Contract—Vitiated by Fraud.
WARDELL v. UNION PAC. R. CO. Appeal from the circuit court of the United States for the district of Nebraska. This case was decided at the October term, 1880, by the supreme court of the United States. Mr. Justice Field delivered the opinion of the court affirming the decree of the circuit court. Arrangements entered into by the directions of a corporation to secure 624 an undue advantage to themselves, at its expense, by the formation of a new company, as an auxiliary to the original one, with the understanding that they, or some of them, are to take stock in it, and then that valuable contracts are to be given to it, on the profits of which they, as stockholders of such new company, are to share, are so many unlawful devices to enrich themselves to the detriment of the stockholders and creditors of the original company, and will be condemned whenever brought before the courts for consideration. In such case a complainant can derive no benefit from the contract thus tainted, made with the original company, and afterwards assigned to the new corporation.
James M. Woolworth and James O. Broadhead, for appellant.
A. J. Poppleton, for appellees.
The cases cited in the opinion were: Great Luxembourg Co. v. Magnay, 25 Beav. 586; Benson v. Heathorn, 1 Younge & Coll. 326; Flint & Pere Marquette R. Co. v. Dewey, 14 Mich, 477; European & N. A. R. Co. v. Poer, 59 Me, 277; Drury v. Cross, 7 Wall. 299.
Construction of State Statutes—Rule of Decision.
MOORES v. CITIZENS' NAT. BANK. 14 Cent. L. J. 228. This was a case taken up on error to the circuit court of the United States for the southern district of Ohio, and decided in the supreme court of the United States on March 6, 1882. Mr. Justice Gray delivered the opinion of the court reversing the judgment of the court below. The construction given to the statute of limitations of a state by the highest court of such state is binding upon the federal courts, and the sustaining of a demurrer to plaintiff's reply, raising an issue which had been adjudicated by the state supreme court, and contrary to such adjudication, was prejudicial to the plaintiff, and requires the reversal of final judgment rendered in favor of defendant.
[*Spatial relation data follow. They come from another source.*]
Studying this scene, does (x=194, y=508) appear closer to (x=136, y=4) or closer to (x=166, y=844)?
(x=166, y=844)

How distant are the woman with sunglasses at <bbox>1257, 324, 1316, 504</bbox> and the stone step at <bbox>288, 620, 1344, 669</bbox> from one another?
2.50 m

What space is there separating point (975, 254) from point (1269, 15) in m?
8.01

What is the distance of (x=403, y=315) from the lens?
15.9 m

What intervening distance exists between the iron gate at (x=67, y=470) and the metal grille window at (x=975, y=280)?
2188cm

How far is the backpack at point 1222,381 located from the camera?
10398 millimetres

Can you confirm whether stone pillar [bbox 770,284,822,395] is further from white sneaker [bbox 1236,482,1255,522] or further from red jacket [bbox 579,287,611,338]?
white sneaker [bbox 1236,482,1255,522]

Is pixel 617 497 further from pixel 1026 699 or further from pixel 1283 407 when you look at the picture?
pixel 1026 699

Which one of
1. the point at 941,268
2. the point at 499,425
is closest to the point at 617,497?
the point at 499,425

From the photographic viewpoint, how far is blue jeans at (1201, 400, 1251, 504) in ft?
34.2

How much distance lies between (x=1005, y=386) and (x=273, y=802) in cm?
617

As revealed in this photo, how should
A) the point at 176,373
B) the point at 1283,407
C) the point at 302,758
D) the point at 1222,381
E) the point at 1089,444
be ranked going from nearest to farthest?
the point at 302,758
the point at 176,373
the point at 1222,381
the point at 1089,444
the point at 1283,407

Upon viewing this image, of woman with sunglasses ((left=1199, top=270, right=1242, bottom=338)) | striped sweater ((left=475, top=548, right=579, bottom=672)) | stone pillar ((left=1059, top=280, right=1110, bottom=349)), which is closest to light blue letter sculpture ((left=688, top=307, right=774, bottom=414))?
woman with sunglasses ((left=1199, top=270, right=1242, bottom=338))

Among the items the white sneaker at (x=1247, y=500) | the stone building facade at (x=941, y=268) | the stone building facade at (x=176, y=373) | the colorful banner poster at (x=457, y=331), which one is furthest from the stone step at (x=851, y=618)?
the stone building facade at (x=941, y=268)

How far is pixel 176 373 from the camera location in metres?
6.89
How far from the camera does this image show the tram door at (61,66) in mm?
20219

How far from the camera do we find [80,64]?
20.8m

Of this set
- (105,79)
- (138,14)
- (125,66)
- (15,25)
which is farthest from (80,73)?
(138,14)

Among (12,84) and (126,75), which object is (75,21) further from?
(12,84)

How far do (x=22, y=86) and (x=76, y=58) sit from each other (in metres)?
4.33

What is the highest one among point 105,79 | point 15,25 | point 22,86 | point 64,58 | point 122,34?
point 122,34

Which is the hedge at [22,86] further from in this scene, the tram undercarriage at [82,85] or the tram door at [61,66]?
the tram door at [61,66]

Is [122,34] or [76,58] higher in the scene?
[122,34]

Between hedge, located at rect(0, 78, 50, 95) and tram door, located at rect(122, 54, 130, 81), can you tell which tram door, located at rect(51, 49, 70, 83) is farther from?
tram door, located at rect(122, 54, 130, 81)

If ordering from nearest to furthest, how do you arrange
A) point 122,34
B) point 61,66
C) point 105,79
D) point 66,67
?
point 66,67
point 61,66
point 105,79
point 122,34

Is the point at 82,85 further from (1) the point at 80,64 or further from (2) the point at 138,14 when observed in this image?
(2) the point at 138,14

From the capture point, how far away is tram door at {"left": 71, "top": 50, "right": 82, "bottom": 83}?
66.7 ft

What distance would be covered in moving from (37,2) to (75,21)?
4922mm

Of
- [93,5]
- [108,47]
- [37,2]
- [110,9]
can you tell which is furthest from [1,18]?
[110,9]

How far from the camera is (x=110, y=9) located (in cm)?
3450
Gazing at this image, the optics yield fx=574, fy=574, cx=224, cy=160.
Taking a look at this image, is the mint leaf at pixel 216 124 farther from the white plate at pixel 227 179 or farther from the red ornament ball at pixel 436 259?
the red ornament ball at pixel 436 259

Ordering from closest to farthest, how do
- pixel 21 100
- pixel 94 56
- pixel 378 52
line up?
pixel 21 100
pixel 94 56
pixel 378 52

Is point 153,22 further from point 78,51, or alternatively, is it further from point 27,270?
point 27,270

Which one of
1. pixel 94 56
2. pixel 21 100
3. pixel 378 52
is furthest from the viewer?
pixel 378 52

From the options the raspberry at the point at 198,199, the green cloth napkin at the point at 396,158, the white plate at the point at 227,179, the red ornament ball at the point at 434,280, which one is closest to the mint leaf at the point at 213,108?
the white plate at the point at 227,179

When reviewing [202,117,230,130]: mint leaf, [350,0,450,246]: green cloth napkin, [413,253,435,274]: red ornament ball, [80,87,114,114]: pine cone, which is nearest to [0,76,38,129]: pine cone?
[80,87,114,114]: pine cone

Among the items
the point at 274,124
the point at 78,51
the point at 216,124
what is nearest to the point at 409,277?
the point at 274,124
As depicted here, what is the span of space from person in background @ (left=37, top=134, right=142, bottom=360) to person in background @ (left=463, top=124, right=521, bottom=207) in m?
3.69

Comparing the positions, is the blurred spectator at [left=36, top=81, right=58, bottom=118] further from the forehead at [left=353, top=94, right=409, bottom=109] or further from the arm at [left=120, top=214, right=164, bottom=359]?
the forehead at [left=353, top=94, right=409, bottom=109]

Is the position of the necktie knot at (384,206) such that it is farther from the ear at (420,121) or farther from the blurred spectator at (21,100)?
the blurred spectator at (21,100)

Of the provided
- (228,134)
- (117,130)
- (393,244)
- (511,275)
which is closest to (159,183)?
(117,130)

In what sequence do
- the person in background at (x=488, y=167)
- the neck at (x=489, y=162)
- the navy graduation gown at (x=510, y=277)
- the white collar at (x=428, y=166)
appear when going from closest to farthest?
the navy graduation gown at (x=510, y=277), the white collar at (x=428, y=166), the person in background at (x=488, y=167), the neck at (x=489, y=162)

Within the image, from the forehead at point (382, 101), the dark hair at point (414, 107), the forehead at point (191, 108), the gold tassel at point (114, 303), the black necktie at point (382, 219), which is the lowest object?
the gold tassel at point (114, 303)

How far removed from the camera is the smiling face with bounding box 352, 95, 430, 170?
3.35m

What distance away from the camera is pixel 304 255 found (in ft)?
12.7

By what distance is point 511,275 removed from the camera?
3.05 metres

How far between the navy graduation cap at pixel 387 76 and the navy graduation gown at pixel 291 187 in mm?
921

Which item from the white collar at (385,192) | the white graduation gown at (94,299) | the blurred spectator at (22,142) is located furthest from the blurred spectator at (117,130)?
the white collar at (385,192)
The cases cited in the opinion were: Ong v. Sumner, 1 Cin. Sup. Ct. 124; Lawrence R. R. v. Cobb, 35 Ohio St. 94; Tioga Railroad Co. v. Blossburg & C. R. Co. 20 Wall. 137; Kibbe v. Ditto, 93 U. S. 674; Fairfield v. Gallatin Co. 100 U. S. 47, to the points of limitations and binding effect of the decisions of the state supreme court; and Deery v. Cray, 5 Wall. 795; Knox Co. Bank v. Llyod, 18 Ohio, 353; Bank v. Lanier, 11 Wall. 369; Telegraph Co. v. Davenport, 97 U. S. 369, to the point that the ruling was prejudicial.